Against B75, OOP's equilibrium response was:
Value:
- KK-AA shove
Bluffs:
55-99
Each bluff hand mixes around 8%.
Against the shove, IP:
- calls roughly 37%
- folds roughly 63%
Specifically:
- KK pure calls
- TT-JJ mix
- 44 pure folds
---
Experiment 3
Now I repeated the same type of node lock.
Instead of bluff-shoving with all five pairs 55-99, I forced OOP to bluff only with the top of that bluff region.
First:
99 only
Later:
88 and 99 only
Importantly:
**The total weighted bluffing combos remained exactly identical.**
Original shove range:
55 = 0.39
66 = 0.39
77 = 0.44
88 = 0.44
99 = 0.44
Total bluffs = **2.10 combos**
Node-locked:
99 = **2.10 combos**
Total bluffs = **2.10 combos**
Value region stayed identical:
KK = 2.17
AA = 2.934
So the shove ranges become:
Original
Bluffs:
55
66
77
88
99
Value:
KK
AA
versus
Node-locked
Bluffs:
99
Value:
KK
AA
The weighted combos are exactly the same.
Only the **raw composition** changes.
---
Result
IP now folds around 80% and only calls KK.
TT and JJ become pure folds.
Repeating the experiment with bluffs spread across only 88 and 99 produces essentially the same defense strategy.
---
EVs
IP EV before facing the shove:
Original: 67.6638
99-only: 67.6663
88+99: 67.6662
---
After facing the shove:
Original: 14.6079
99-only: 14.4954
88+99: 14.5955
---
Why I'm confused
My understanding of river theory is:
If
- value combos stay identical,
- bluff combos stay identical,
- sizing stays identical,
then the optimal defense frequency should depend only on the bluff:value ratio.
The shove ranges are:
Original
Bluffs = 2.10 combos
Value = 5.104 combos
Node-locked
Bluffs = 2.10 combos
Value = 5.104 combos
The only difference is that the bluffs are concentrated into one (or two) hand classes instead of being spread across five.
Yet IP suddenly overfolds and TT/JJ disappear from the calling range.
I don't understand why the **raw composition alone** would matter if the weighted ranges are mathematically identical.
---
My questions
1. Is there a game-theoretic reason why concentrating the bluff support changes the equilibrium despite identical weighted bluff/value ratios?
2. Is this related to equilibrium support and indifference conditions rather than MDF?
3. Does raw combo distribution carry strategic information that weighted combos do not?
4. Or is this simply a solver artifact (tie-breaking, node-lock implementation, numerical tolerance, etc.)?
I'd really appreciate any explanation.
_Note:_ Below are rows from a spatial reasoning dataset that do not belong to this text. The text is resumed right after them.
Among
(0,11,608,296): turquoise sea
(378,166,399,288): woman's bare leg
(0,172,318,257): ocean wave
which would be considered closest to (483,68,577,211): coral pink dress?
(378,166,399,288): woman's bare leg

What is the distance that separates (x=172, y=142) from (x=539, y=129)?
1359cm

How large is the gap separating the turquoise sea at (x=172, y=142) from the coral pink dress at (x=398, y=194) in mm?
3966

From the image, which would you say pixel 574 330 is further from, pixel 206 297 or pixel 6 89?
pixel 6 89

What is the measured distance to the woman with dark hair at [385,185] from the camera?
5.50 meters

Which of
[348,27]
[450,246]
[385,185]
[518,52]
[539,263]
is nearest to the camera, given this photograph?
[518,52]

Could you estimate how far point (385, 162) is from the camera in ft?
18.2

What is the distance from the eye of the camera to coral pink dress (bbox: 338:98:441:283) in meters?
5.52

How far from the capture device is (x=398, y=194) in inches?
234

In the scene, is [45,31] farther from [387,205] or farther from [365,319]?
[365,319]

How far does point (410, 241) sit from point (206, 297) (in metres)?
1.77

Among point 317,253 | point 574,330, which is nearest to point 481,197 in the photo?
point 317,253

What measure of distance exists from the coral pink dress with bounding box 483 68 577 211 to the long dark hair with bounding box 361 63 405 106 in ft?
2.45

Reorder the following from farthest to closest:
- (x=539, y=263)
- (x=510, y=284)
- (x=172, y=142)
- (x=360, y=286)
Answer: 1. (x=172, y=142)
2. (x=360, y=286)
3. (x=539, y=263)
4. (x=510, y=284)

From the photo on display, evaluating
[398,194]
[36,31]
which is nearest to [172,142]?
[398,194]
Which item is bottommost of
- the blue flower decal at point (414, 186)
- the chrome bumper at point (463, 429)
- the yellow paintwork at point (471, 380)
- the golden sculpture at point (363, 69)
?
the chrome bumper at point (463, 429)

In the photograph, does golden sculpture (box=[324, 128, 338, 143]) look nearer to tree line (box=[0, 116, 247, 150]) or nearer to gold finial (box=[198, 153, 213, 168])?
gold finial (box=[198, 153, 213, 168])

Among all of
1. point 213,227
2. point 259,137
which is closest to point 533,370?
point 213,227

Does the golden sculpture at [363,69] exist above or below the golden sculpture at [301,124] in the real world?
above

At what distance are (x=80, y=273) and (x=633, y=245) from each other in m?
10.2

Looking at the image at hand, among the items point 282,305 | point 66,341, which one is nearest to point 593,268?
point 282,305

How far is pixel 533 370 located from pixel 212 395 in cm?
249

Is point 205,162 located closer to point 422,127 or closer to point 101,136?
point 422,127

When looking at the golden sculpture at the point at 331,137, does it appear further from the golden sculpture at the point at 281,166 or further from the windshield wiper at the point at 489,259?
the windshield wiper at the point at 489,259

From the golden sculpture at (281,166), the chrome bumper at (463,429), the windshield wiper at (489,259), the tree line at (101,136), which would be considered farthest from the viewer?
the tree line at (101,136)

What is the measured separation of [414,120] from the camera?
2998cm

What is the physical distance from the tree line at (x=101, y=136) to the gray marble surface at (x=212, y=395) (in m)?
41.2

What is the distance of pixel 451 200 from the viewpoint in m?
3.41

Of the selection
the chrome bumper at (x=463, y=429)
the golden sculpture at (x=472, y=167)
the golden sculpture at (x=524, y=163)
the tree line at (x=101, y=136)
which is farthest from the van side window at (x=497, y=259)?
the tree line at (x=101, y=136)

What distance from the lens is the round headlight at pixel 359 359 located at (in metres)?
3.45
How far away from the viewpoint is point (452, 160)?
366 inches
At this point I'm less interested in the specific toy game and more interested in understanding the underlying game-theoretic principle, if there is one.
2 Replies
Nice to see some solver experiments in here!
In experiment 1, you inadvertently introduced small changes into OOP's strategy facing B75. Perhaps turning some of their 66-99 bluff raises into calls, incentivizing IP to bet more thin value. The 4bb EV drop you see is just a byproduct of measuring at the wrong node. You're measuring facing the bet, rather than EV at the root node.
Experiment 2 and 3 are likely similar types of user error.